What you have to do >> Pick out every line of the material below that contains the word "closer", matching case exactly, and copy each one.

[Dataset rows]
--------------------------------
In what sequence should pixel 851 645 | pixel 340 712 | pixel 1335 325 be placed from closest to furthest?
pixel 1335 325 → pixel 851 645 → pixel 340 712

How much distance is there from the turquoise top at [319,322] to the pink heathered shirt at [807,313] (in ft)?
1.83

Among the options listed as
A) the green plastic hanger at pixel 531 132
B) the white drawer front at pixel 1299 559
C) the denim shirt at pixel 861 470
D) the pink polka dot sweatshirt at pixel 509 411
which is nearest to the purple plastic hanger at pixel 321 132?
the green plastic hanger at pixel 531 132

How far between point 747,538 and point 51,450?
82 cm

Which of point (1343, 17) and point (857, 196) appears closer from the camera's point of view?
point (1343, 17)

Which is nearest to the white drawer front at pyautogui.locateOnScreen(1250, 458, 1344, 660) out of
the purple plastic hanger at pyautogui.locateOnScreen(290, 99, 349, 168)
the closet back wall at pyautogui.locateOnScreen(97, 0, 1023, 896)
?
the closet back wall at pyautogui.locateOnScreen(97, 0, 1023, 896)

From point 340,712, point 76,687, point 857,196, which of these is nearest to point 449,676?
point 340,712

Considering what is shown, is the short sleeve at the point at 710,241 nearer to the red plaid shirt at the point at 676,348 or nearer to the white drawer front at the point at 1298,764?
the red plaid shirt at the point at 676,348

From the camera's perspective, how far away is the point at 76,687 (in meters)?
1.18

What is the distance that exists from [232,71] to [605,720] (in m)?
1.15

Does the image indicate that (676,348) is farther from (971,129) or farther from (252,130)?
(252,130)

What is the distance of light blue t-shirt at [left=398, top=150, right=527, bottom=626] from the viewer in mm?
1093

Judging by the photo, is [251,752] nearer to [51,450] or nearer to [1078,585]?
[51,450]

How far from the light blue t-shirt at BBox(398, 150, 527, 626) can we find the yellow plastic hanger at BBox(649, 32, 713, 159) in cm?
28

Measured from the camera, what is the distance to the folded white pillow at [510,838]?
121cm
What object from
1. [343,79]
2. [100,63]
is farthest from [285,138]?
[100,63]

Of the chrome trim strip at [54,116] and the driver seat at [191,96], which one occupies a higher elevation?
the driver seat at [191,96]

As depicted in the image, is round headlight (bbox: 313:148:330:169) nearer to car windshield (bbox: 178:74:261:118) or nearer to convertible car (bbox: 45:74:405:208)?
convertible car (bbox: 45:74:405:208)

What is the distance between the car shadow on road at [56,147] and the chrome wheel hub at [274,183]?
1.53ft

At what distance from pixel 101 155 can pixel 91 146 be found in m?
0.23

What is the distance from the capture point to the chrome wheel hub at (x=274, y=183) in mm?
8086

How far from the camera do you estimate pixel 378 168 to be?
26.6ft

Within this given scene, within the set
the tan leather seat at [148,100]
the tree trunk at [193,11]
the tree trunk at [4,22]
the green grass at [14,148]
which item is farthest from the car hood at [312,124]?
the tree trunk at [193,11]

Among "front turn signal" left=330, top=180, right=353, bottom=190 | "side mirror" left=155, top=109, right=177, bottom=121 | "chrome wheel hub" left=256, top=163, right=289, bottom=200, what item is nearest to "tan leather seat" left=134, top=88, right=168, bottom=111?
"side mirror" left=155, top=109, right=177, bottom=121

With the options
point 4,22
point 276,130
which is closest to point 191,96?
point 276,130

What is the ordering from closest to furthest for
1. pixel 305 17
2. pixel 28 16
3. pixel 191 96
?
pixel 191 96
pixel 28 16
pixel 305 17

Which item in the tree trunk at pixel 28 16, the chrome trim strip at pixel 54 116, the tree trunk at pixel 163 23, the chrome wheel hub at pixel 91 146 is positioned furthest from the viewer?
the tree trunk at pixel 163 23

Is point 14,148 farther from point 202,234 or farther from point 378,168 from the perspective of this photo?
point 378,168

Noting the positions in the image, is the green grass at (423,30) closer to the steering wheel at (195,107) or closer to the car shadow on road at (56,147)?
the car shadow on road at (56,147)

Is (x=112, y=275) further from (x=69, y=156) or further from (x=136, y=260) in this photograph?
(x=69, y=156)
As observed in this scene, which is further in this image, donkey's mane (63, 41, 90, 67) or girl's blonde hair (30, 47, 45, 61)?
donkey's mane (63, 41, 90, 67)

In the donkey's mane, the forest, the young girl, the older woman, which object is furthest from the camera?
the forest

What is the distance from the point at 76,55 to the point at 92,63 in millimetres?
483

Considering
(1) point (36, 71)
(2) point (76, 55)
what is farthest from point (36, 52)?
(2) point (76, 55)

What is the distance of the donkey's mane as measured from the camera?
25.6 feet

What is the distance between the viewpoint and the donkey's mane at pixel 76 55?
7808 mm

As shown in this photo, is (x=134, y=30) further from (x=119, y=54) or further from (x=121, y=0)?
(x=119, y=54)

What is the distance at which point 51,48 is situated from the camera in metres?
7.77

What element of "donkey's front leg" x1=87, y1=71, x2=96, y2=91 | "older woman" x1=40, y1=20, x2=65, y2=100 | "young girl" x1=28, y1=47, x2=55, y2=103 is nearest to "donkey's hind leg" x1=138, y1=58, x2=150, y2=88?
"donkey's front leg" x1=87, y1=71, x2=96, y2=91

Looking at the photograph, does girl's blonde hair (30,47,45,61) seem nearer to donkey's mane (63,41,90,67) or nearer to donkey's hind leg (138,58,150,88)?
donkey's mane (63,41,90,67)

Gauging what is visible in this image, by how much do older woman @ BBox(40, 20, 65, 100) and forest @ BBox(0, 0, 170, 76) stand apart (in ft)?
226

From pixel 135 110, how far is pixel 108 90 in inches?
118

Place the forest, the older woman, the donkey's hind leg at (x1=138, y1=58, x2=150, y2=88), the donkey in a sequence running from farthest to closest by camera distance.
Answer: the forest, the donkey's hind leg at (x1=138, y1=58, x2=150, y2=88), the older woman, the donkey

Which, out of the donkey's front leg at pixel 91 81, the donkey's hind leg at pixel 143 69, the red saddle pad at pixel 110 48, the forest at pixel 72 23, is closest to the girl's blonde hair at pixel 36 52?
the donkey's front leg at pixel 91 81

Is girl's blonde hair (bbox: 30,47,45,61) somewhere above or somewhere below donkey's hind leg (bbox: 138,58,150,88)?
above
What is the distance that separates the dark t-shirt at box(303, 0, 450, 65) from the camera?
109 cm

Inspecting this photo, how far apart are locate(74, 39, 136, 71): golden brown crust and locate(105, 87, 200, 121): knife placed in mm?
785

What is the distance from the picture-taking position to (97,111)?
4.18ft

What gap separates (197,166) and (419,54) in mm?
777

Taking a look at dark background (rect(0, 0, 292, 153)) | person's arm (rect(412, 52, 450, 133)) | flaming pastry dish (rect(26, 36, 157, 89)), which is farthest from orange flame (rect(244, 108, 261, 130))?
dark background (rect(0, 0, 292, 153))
--------------------------------
Solution for this problem >>
Which of point (1343, 17) and point (857, 196) appears closer from the camera's point of view?
Noting the positions in the image, is the green grass at (423,30) closer to the steering wheel at (195,107) or closer to the car shadow on road at (56,147)?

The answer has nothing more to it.